The Source File name is displayed with the number of observations and classes in the file listed underneath.
The default Variable Name and Description are displayed.
6. The Preview allows you to view which sample belongs to which class and the total number of entries for each class. Click Preview. When you are finished examining the contents of the Preview, click Close to close it.
7. Type training classes into the Variable Name field overwriting what was there (test classes for the second import).
For the second import, skip to #12 below - no need to create the variable type again.

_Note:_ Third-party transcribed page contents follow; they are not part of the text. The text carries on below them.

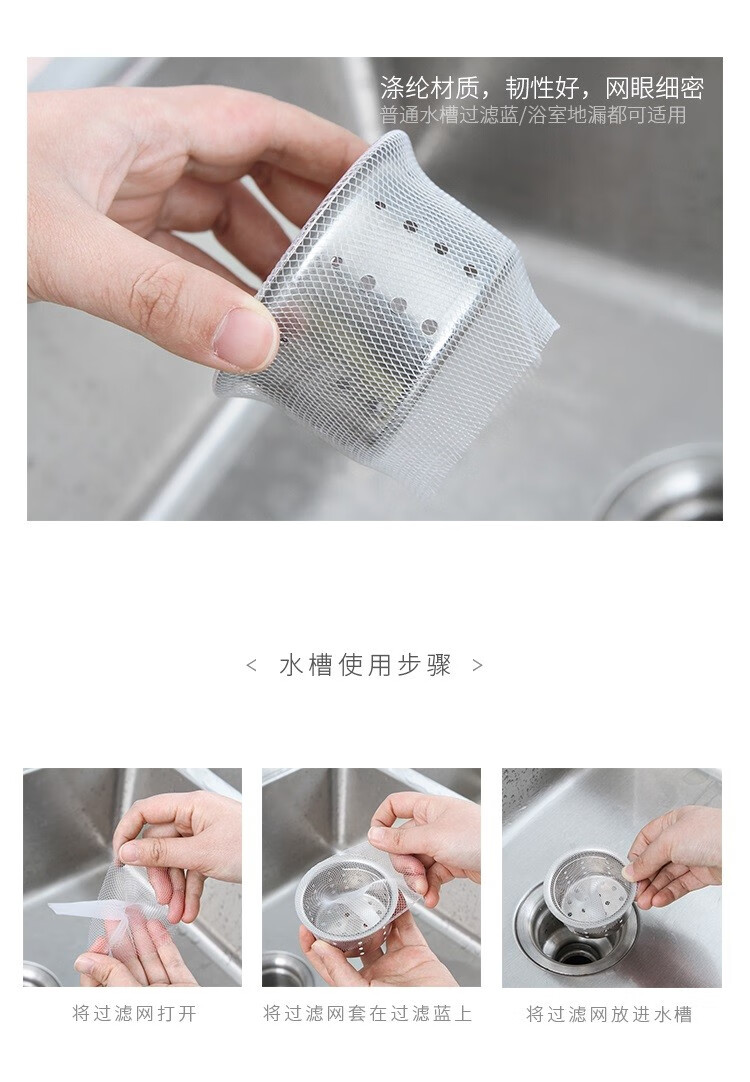 涤纶材质，韧性好，网眼细密
普通水槽过滤蓝/浴室地漏都可适用

< 水槽使用步骤 >

将过滤网打开

将过滤网套在过滤蓝上

将过滤网放进水槽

8. For the first import, click New Variable Type. The Create Variable Type dialog is displayed.
This variable type is used to group together all the observations and predictions of SRBC tumor types. For further discussion of variables and variables types, see Variables Overview. Once we have created the variable type tumor type, we will import variables of that type describing (first) the tumor type of the training data, and (second) the tumor type of the test data.
9. Type SRBC Tumors into the Name field, overwriting the default name.
10. Click OK. The Import Variables dialog is updated with the new variable type.
Note: the number of samples (listed under the Dataset name at the top of the dialog) equals the number of observations listed below the Source File. It is essential that these numbers match - that is, there is a class value for each and every sample.
11. Click Import.
The variable (class) data is imported and the Khan_training_data (Khan_test_data)
dataset in the Experiments navigator
is tagged with the variable information indicator icon .
For detailed information on variable import, see Importing Variables.